Task prompt >> Quote each of the items below word for word, keeping every line as it stands.

Information shown >>
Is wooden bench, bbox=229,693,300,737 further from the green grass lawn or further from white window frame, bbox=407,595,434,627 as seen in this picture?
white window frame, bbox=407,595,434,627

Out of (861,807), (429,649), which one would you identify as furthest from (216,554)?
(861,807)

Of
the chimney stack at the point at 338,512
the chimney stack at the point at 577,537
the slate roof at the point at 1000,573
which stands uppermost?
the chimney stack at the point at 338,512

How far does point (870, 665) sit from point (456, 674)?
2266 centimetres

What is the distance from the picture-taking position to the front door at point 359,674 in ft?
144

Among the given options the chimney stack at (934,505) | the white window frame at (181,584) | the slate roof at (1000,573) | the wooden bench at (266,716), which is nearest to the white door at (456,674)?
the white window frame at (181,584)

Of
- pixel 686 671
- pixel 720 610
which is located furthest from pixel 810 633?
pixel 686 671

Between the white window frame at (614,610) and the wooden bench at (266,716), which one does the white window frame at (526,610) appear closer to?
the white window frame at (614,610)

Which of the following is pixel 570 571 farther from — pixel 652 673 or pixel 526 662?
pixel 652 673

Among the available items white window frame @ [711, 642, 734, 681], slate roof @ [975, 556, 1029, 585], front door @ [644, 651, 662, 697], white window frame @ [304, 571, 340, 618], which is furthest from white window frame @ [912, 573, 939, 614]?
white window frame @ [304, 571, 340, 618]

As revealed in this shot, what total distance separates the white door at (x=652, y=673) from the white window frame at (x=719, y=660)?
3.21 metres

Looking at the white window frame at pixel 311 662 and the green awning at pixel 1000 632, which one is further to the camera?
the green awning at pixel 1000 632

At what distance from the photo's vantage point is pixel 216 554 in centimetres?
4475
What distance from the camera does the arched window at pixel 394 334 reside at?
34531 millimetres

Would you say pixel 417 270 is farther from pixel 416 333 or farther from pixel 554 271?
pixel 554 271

Answer to this exercise >>
Is wooden bench, bbox=229,693,300,737 further from the green grass lawn or further from white window frame, bbox=407,595,434,627 as seen in this picture?
white window frame, bbox=407,595,434,627

Out of (861,807), (429,649), which one would you identify as furthest from (216,554)?
(861,807)

Of
the chimney stack at the point at 338,512
the chimney stack at the point at 577,537
the slate roof at the point at 1000,573
which stands uppermost?
the chimney stack at the point at 338,512

How far does point (870, 665) sit from point (456, 674)?
2266 centimetres

What is the distance from the picture-taking position to the front door at point 359,674 in ft?
144

Among the given options the chimney stack at (934,505) | the white window frame at (181,584) | the slate roof at (1000,573) | the wooden bench at (266,716), which is nearest to the white door at (456,674)?
the white window frame at (181,584)

Of
- pixel 686 671
- pixel 720 610
which is located furthest from pixel 810 633?
pixel 686 671

Between the white window frame at (614,610) and the wooden bench at (266,716), which one does the white window frame at (526,610) appear closer to?
the white window frame at (614,610)

Which of the following is pixel 570 571 farther from — pixel 652 673 or pixel 526 662?
pixel 652 673

Among the available items white window frame @ [711, 642, 734, 681], slate roof @ [975, 556, 1029, 585], front door @ [644, 651, 662, 697], white window frame @ [304, 571, 340, 618], which is furthest from white window frame @ [912, 573, 939, 614]?
white window frame @ [304, 571, 340, 618]

As revealed in this shot, what total distance separates the white door at (x=652, y=673) from the white window frame at (x=719, y=660)?
3.21 metres

Looking at the white window frame at pixel 311 662 and the green awning at pixel 1000 632, which one is further to the camera?
the green awning at pixel 1000 632

At what distance from the photo's vantage point is pixel 216 554 in centimetres?
4475
What distance from the camera does the arched window at pixel 394 334 reside at?
34531 millimetres

Would you say pixel 417 270 is farther from pixel 416 333 or farther from pixel 554 271?
pixel 554 271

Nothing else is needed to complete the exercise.